It must mean both read and write, or the rule wouldn't mean much. Consider the example from http://blog.llvm.org/2011/05/what-every-c-programmer-should-know.html:

float *P;
void zero_array() {
   int i;
   for (i = 0; i < 10000; ++i)
       P[i] = 0.0f;
}

The example code above can be optimized into a memset only if the compiler can assume that none of P[i] aliases P. But consider a world in which only reading from an disallowed glvalue is UB, then the above code would not invoke UB even if P[i] aliases P for some i - e.g., if someone did P = (float *) &P;, because all reads of P are perfectly legal - they all use the lvalue expression P.

Edit: CWG issue 1531 is directly on point. The issue was moved to DR (defect report) status in April 2013, but the resolution, for whatever reason, wasn't applied to the working paper.

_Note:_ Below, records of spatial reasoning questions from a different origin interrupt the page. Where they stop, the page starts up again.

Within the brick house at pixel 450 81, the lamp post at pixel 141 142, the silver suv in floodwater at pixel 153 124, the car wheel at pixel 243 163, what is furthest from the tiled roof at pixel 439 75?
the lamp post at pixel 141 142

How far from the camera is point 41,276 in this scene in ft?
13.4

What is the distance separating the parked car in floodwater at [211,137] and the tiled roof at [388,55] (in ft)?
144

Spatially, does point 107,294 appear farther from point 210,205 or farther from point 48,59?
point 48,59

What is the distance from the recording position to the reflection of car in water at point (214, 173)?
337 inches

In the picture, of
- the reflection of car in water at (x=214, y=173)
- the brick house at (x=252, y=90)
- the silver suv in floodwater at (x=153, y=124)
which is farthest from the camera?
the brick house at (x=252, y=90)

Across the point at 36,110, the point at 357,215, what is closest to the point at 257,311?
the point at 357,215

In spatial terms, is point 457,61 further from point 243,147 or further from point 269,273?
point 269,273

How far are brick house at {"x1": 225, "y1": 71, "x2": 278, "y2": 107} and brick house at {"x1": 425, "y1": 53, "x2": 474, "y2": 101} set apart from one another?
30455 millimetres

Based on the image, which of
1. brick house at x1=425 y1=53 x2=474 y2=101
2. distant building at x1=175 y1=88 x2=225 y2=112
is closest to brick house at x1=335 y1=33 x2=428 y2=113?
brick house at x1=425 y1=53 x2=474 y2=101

I don't claim to be a language lawyer. However...

I would interpret the phrase "access the stored value of an object" as "read the stored value of an object".

That interpretation makes more sense given the previous paragraph, which talks about modifying an object.

9 If an expression can be used to modify the object to which it refers, the expression is called modifiable. A program that attempts to modify an object through a nonmodifiable lvalue or rvalue expression is ill-formed.